We designed a retrospective study including patients from the five ICUs of the AC Camargo Cancer Center (São Paulo–Brazil).

For epidemiological surveillance, at the beginning of May 2017, the Hospital Infection and Prevention Control Department ordered a once-a-week rectal swab for routine screening of CR-GrN bacteria and VRE. Briefly, two separate rectal swabs were collected. For VRE detection, one swab was plated on ChromID® VRE (bioMérieux, Brazil). For carbapenem-resistant enterobacterales and acinetobacter detection, the other swab was plated on CHROMagar mSuperCarba (Plastlabor, Brazil). Both plates were incubated in air at 35 ± 1 °C for a maximum of 48 h. If colonies were observed, identification was carried out using the Microflex mass spectrometry system (Bruker, Germany) (further details on Additional file 1).

Every Tuesday, all patients admitted for more than 48 h in the ICU were screened, excluding patients at end-of-life care. There was no routine screening for MDRB colonization outside ICU.
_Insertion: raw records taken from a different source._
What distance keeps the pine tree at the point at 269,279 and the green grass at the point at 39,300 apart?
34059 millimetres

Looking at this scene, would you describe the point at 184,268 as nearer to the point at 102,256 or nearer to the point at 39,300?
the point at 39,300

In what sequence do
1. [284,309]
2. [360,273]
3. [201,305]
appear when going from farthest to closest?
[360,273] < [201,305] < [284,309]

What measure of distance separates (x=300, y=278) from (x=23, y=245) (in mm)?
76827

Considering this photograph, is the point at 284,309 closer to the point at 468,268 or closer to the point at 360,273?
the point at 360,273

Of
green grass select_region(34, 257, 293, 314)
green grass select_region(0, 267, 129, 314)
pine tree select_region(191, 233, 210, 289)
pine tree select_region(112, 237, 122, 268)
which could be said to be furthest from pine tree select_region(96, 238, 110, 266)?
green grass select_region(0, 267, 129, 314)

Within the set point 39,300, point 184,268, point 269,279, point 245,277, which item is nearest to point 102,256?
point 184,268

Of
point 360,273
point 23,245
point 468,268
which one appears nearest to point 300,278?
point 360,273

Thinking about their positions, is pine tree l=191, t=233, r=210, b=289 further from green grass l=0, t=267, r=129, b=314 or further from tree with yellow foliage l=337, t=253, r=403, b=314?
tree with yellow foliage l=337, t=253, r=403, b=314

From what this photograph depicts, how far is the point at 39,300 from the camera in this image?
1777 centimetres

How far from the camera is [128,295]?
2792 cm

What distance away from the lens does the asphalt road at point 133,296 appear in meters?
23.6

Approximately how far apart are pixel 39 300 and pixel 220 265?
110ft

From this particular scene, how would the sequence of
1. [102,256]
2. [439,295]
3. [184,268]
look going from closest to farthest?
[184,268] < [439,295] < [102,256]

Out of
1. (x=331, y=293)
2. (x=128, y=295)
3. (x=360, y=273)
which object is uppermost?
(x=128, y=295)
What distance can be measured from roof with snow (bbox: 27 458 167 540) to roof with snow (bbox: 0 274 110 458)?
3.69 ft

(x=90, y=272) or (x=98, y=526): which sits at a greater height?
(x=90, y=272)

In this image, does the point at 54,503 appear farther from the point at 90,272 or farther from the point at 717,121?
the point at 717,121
Between May 2017 and May 2019, we included all adult patients (≥ 18 years old), with active solid tumors or hematologic malignancies screened for CR-GrN bacteria and VRE during ICU stay. If a patient had multiple ICU admissions, only the first was considered. However, if a patient had multiple ICU admissions during the same hospital admission, and not the first, but a subsequent admission revealed CR-GrN bacteria or VRE colonization, that was the admission included in the study.

Upon ICU admission, patient’s age and sex, days in hospital before ICU admission, Simplified Acute Physiology Score (SAPS 3) [12]; Eastern Cooperative Oncology Group (ECOG) performance status [13]; type of cancer (nonmetastatic or metastatic solid tumors, hematologic malignancies); ICU architectural design (single-bed room or multibed room), type of ICU admission (planned or unplanned); and source of ICU admission (emergency room, ward or operating room) were recorded.

We recorded the result of the rectal swab as follow: negative, positive for CR-GrN bacteria, positive for VRE; or positive for both bacteria. We also recorded the ICU and hospital length of stay.

In patients colonized by CR-GrN bacteria or VRE, we evaluated the conversion of colonization to clinical infection by the same bacteria up until one-year after hospital discharge. The conversion was confirmed when the same CR-GrN bacteria or VRE initially identified in the rectal swab and with the same antibiotic-resistance profile was isolated in any culture and the antibiotic regimen was initiated or changed accordingly. The conversion detection was performed by two investigators that independently examined the electronic health record and microbiological laboratory results.

The main outcomes of the study were in-hospital mortality and one-year survival. There were not missing values.

Categorical and continuous data were presented as absolute values (percentages) and median (25–75% interquartile range), respectively. Categorical variables were compared using the Chi-square test or Fisher’s exact test, as appropriate. Continuous variables were compared with the Mann–Whitney test.

A logistic regression model was used to evaluate the association of colonization with in-hospital mortality. We used directed acyclic graph to identify confounders [14]. We identified the following confounders: age, performance status, SAPS 3 score, type of ICU admission and type of cancer (Additional file 1: Fig. S1).

Odds ratio (OR) with 95% confidence interval was used to measure the association of colonization with in-hospital mortality. We presented the unadjusted and adjusted odds ratios.

We used the multivariate Cox proportional hazards regression to compare the survival curve adjusted for confounders identified using directed acyclic graph. We identified the following confounders: age, performance status, and type of cancer (Additional file 1: Fig. S2). The time zero of the one-year follow-up period was the day of rectal swab screening.

Hazard ratio (HR) with 95% confidence interval was used to measure the association of colonization with one-year survival. We presented the unadjusted and adjusted hazard ratios.

Statistical analyses were performed using SPSS software (Version 23.0. Armonk, NY: IBM Corp). The directed acyclic graphs were created using the browser-based environment DAGitty [15]. We followed the recommendations of the STROBE (Strengthening the Reporting of Observational Studies in Epidemiology). statement that guides the report of observational studies [16] and the guidance for control of confounding and reporting of results in causal inference studies from editors of respiratory, sleep, and critical care journals [14]. P values ≤ 0.05 were considered significant.